-- start of TEXT SHOWN --
Some poets seem perfect, or have found others with perfect voices for their thoughts. Nothing, for example, can evoke the poetic voice of Dylan Thomas more than the deep rumbling resonance of Richard Burton reading ‘Under Milk Wood’.
Often though, the modern poet reads their own words in a style that obscures the meaning. This seemed to be particularly prevalent in the Sixties and Seventies. The Liverpool poets and the punk poets chose to emphasise the rhythm by unnatural stresses on syllables and a tonal nasality reminiscent of the stereotypical folk singer. Like Bob Dylan impressionists without the tunes! The sound made by the mouth, cadence, alliteration, assonance all take over from the listener’s ability to understand the meaning – to build their own mental pictures of the words.
I first heard the recorded voice of Sorley MacLean on a track by Martyn Bennett named after the poem “Hallaig”. He had been given permission by the widow to use an old recording as the counterpoint to a wistful whistle track on the album ” Bothy Music”.
-- end of TEXT SHOWN --
-- start of MATERIAL --
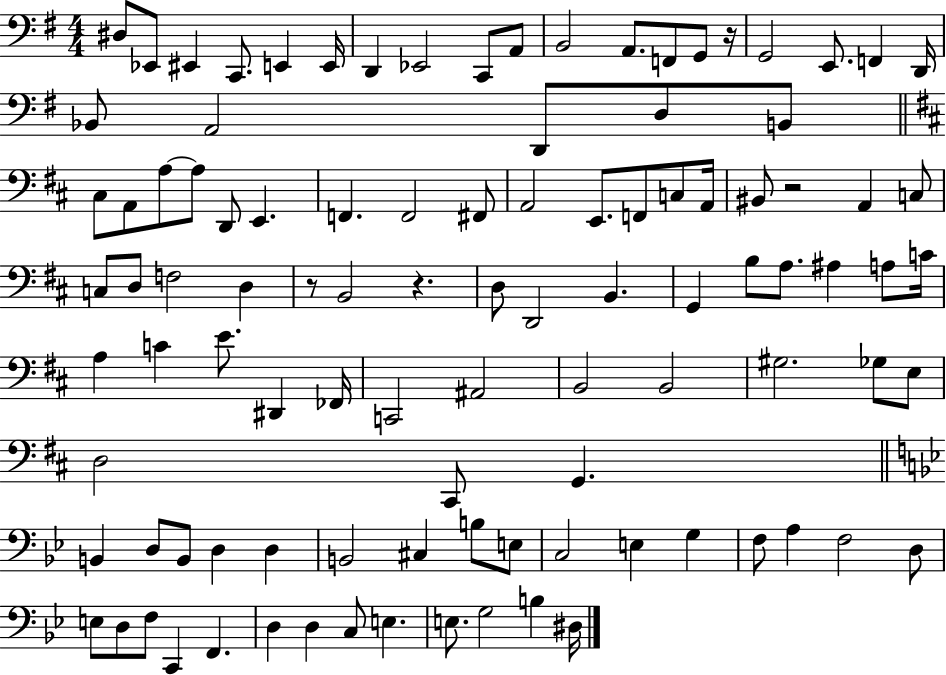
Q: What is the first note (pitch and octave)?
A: D#3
-- end of MATERIAL --
## OBJECTIVE
Print the part of the passage on poets' voices that begins at the words "Some poets seem" and stops after "reading ‘Under Milk Wood’.". The material has no connection to the text on poets reading their work aloud.

## RESULT
Some poets seem perfect, or have found others with perfect voices for their thoughts. Nothing, for example, can evoke the poetic voice of Dylan Thomas more than the deep rumbling resonance of Richard Burton reading ‘Under Milk Wood’.